(Texte présenté):

Chalon et ses drôles de dames
Jean Chalon, Photo : Maurice Rougemont. Leemage/Opale.

 


C’est un rare plaisir que de boire du champagne avec Jean Chalon, un écrivain qui gouverne le peuple de sa mémoire. On y croire les fantômes de Louise de Vilmorin, Marie Bell et Florence Gould. Entretien avec le témoin bienveillant et élégant d’un monde à jamais disparu.


 

Patrick Mandon. Natalie Barney, Louise de Vilmorin, Colette, Alexandra David-Néel, Marie-Antoinette, Liane de Pougy, Florence Jay-Gould, George Sand… Vous êtes l’homme, sinon de toutes les femmes, du moins de quelques-unes, et non des moindres.

(Entrées de données enregistrées)
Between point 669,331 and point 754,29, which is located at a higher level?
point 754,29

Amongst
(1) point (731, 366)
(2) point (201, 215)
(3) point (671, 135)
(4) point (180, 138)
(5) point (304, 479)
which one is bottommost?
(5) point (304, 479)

(Exercices à faire):
**a)** Résumez en deux phrases l’extrait sur Jean Chalon.
**b)** Recopiez mot pour mot toutes les entrées de données enregistrées, de la première à la dernière.

(Réponses successives):
**a)** L’extrait présente un entretien avec Jean Chalon, un écrivain décrit comme le témoin bienveillant et élégant d’un monde à jamais disparu, avec qui boire du champagne est un rare plaisir. Patrick Mandon lui cite Natalie Barney, Louise de Vilmorin, Colette, George Sand et d’autres femmes, et lui dit qu’il est l’homme, sinon de toutes les femmes, du moins de quelques-unes, et non des moindres.

**b)**
Between point 669,331 and point 754,29, which is located at a higher level?
point 754,29

Amongst
(1) point (731, 366)
(2) point (201, 215)
(3) point (671, 135)
(4) point (180, 138)
(5) point (304, 479)
which one is bottommost?
(5) point (304, 479)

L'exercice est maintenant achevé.